▶ WHAT IS REQUIRED
Write out the records below once more, exactly as they stand.

▶ DATASET EXTRACT
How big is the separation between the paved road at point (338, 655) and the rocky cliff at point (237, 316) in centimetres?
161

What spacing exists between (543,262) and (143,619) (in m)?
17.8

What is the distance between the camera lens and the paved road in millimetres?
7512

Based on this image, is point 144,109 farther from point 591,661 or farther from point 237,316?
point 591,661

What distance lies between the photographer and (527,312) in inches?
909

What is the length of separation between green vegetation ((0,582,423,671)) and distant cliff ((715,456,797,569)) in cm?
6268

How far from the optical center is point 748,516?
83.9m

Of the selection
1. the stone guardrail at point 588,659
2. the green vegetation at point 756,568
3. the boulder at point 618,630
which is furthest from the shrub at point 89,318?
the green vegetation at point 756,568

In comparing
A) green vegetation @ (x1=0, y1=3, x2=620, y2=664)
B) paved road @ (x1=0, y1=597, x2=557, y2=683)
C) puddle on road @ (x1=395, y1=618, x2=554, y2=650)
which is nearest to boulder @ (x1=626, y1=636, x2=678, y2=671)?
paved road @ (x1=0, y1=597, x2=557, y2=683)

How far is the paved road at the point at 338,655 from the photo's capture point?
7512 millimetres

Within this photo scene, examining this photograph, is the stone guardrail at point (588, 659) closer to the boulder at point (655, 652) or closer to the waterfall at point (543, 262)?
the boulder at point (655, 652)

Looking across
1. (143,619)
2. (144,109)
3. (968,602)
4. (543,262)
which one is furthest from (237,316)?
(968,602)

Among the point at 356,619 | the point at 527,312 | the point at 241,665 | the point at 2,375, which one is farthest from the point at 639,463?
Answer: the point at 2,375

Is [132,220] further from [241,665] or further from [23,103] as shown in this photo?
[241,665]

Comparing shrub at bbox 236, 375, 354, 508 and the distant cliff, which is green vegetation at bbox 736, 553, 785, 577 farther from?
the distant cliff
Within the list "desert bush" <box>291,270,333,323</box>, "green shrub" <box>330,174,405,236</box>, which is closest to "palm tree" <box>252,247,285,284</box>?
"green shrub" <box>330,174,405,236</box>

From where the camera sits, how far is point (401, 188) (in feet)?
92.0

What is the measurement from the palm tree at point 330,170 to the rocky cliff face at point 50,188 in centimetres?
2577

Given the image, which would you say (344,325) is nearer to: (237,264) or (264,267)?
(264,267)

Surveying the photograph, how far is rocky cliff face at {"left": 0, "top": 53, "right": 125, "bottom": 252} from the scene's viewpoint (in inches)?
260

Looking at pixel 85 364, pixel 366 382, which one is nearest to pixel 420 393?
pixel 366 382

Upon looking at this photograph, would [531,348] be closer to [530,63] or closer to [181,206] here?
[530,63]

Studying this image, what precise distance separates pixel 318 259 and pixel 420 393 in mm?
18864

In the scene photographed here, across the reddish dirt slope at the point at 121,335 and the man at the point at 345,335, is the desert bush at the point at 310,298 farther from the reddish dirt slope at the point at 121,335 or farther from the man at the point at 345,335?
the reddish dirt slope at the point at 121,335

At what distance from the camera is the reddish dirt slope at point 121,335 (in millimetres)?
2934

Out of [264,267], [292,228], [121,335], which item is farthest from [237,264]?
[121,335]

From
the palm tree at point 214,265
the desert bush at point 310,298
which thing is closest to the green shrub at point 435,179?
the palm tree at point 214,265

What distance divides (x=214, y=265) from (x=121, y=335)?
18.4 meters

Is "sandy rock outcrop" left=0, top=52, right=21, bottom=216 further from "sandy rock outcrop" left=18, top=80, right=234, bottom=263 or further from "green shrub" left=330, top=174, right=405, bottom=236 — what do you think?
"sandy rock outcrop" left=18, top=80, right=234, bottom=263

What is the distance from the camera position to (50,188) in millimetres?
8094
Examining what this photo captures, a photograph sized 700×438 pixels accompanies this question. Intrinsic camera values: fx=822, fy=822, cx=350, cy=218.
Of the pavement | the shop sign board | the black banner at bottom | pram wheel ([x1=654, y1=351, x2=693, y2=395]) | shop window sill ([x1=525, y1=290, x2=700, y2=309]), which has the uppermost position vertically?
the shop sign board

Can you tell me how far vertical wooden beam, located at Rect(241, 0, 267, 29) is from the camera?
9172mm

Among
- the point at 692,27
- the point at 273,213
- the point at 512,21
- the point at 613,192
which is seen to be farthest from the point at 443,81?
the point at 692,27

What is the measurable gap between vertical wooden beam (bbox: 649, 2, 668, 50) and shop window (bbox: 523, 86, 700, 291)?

▶ FINAL RESULT
How big is the separation between the paved road at point (338, 655) and the rocky cliff at point (237, 316) in centimetres?
161

What spacing exists between (543,262) and (143,619) (in m)?
17.8

What is the distance between the camera lens and the paved road in millimetres?
7512

Based on this image, is point 144,109 farther from point 591,661 or farther from point 237,316?
point 591,661

What distance lies between the photographer and (527,312) in inches?
909

What is the length of separation between green vegetation ((0,582,423,671)) and distant cliff ((715,456,797,569)) in cm?
6268

How far from the optical center is point 748,516?
83.9m

Of the selection
1. the stone guardrail at point 588,659
2. the green vegetation at point 756,568
3. the boulder at point 618,630
which is furthest from the shrub at point 89,318?
the green vegetation at point 756,568

In comparing
A) green vegetation @ (x1=0, y1=3, x2=620, y2=664)
B) paved road @ (x1=0, y1=597, x2=557, y2=683)
C) puddle on road @ (x1=395, y1=618, x2=554, y2=650)
which is nearest to boulder @ (x1=626, y1=636, x2=678, y2=671)?
paved road @ (x1=0, y1=597, x2=557, y2=683)

How far is the paved road at the point at 338,655 from the photo's capture point?
7512 millimetres

Within this photo scene, examining this photograph, is the stone guardrail at point (588, 659) closer to the boulder at point (655, 652) or closer to the waterfall at point (543, 262)?
the boulder at point (655, 652)

Looking across
1. (143,619)
2. (144,109)
3. (968,602)
4. (543,262)
which one is furthest from (237,316)?
(968,602)

Among the point at 356,619 | the point at 527,312 | the point at 241,665 | the point at 2,375, which one is farthest from the point at 639,463?
Answer: the point at 2,375

Is [132,220] further from [241,665] or further from [23,103] as shown in this photo?
[241,665]

Comparing shrub at bbox 236, 375, 354, 508 and the distant cliff, which is green vegetation at bbox 736, 553, 785, 577 farther from?
the distant cliff
Within the list "desert bush" <box>291,270,333,323</box>, "green shrub" <box>330,174,405,236</box>, which is closest to "palm tree" <box>252,247,285,284</box>?
"green shrub" <box>330,174,405,236</box>

From where the camera sits, how far is point (401, 188) (in feet)?
92.0

What is the measurement from the palm tree at point 330,170 to the rocky cliff face at point 50,188 in centimetres?
2577

Given the image, which would you say (344,325) is nearer to: (237,264) or (264,267)?
(264,267)

Surveying the photograph, how far is rocky cliff face at {"left": 0, "top": 53, "right": 125, "bottom": 252} from the scene's viewpoint (in inches)?
260

Looking at pixel 85 364, pixel 366 382, which one is nearest to pixel 420 393?
pixel 366 382

Upon looking at this photograph, would [531,348] be closer to [530,63] or closer to [181,206] here?
[530,63]

Studying this image, what precise distance separates pixel 318 259 and pixel 420 393 in mm?
18864

In the scene photographed here, across the reddish dirt slope at the point at 121,335 and the man at the point at 345,335, is the desert bush at the point at 310,298 farther from the reddish dirt slope at the point at 121,335 or farther from the man at the point at 345,335?
the reddish dirt slope at the point at 121,335

At what distance from the camera is the reddish dirt slope at point 121,335 (in millimetres)?
2934

Out of [264,267], [292,228], [121,335], which item is farthest from [237,264]?
[121,335]

From
the palm tree at point 214,265
the desert bush at point 310,298
which thing is closest to the green shrub at point 435,179?
the palm tree at point 214,265

What distance divides (x=214, y=265) from (x=121, y=335)?
18.4 meters

Is "sandy rock outcrop" left=0, top=52, right=21, bottom=216 further from "sandy rock outcrop" left=18, top=80, right=234, bottom=263 or further from "green shrub" left=330, top=174, right=405, bottom=236 — what do you think?
"sandy rock outcrop" left=18, top=80, right=234, bottom=263

What is the distance from the camera position to (50,188) in millimetres?
8094
Examining what this photo captures, a photograph sized 700×438 pixels accompanies this question. Intrinsic camera values: fx=822, fy=822, cx=350, cy=218.
Of the pavement | the shop sign board | the black banner at bottom | pram wheel ([x1=654, y1=351, x2=693, y2=395]) | shop window sill ([x1=525, y1=290, x2=700, y2=309]), which has the uppermost position vertically?
the shop sign board

Can you tell me how far vertical wooden beam, located at Rect(241, 0, 267, 29) is from the camera?
9172mm

Among
- the point at 692,27
- the point at 273,213
- the point at 512,21
- the point at 613,192
which is seen to be farthest from the point at 443,81?
the point at 692,27

What is the measurable gap between vertical wooden beam (bbox: 649, 2, 668, 50) and shop window (bbox: 523, 86, 700, 291)?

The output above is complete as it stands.